14 mars 2022 (14H40) – J’ai retrouvé, de-ci de-là, soit RT.com, soit RT-France, idem pour Spoutnik, tout cela avec mes vœux adressées à madame van der Leyen, qui est incontestablement notre représentante légitime et démocratiquement élue préposée à la réglementation de ce que je peux lire et de ce que je ne dois pas lire. Je dois avouer que la Reine-Mère des Commissaires européens, façon ‘Politburo’, commence à embarrasser mon langage, pour lui trouver des épithètes adéquats qui ne soient pas un peu trop lestes.

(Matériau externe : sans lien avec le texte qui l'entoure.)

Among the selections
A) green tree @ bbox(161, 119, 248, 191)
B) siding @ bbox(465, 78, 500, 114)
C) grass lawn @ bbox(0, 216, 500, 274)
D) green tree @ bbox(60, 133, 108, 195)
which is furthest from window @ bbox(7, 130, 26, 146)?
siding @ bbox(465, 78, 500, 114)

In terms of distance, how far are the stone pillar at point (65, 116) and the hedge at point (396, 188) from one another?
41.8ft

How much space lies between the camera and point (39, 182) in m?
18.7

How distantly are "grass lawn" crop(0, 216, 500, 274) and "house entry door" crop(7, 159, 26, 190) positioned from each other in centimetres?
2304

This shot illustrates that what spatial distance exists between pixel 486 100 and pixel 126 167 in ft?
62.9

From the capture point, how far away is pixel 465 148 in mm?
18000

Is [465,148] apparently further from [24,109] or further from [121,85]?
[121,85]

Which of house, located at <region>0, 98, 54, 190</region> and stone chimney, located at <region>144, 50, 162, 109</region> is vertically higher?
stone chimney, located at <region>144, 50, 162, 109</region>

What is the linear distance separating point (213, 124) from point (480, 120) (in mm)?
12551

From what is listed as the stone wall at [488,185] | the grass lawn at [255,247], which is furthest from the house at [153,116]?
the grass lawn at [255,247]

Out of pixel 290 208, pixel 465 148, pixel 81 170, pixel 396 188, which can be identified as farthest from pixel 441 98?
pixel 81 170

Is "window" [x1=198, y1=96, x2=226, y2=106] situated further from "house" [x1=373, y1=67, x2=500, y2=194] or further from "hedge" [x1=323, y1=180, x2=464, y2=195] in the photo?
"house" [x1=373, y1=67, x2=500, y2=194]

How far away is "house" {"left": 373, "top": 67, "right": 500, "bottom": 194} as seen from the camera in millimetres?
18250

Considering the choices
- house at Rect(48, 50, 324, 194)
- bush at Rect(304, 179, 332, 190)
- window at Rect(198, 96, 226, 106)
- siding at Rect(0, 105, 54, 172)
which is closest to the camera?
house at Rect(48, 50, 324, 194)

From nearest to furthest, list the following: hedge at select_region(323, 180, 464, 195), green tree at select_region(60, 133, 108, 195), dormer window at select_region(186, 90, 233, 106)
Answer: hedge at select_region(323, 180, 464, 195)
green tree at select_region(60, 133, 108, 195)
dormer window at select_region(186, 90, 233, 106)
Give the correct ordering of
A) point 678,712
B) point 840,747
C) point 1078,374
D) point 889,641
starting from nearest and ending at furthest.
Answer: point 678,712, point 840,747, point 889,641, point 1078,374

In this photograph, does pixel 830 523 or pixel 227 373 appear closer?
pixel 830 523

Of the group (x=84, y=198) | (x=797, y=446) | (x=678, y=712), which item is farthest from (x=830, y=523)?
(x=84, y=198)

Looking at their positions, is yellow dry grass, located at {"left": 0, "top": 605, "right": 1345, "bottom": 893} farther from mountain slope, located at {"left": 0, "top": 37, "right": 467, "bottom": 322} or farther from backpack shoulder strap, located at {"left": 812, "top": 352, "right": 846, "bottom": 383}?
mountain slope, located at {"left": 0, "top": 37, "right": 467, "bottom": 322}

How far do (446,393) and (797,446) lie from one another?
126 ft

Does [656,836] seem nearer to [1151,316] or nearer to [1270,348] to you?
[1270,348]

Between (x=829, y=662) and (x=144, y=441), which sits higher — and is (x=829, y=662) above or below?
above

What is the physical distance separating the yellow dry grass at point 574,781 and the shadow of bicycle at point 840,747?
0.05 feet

Passons outre, camarade, et passons au principal.

... Cela se lit donc sur RT-France qui existe toujours et fort bien, retrouvé à la date du 8 mars, – j’indique le lien mais vous trouvez cette affaire à d’autres sources si celle-ci est trop aveuglée pour vous. Quoi qu’il en soit, voici la chose, qui est une interview du plus grand intérêt, de Kémi Sebra, personnage comme on dit “sulfureux”, – avec ceci, de son Wiki, avec bien d’autres indications dans le reste de sa page, plus polémistes les unes que les autres (‘Nation of Islam’, suprémaciste noir, antisémite, antisioniste, antiblanc, racialiste, – des tonnes et des tonnes...) :

« Kémi Séba, de son vrai nom Stellio (Stélio) Gilles Robert Capo Chichi, né le 9 décembre 1981 à Strasbourg, est un activiste anticolonialiste, et chroniqueur politique de télévision en Afrique. Chef d'entreprise, et essayiste franco-béninois, il est une figure du radicalisme noir et du panafricanisme contemporain... »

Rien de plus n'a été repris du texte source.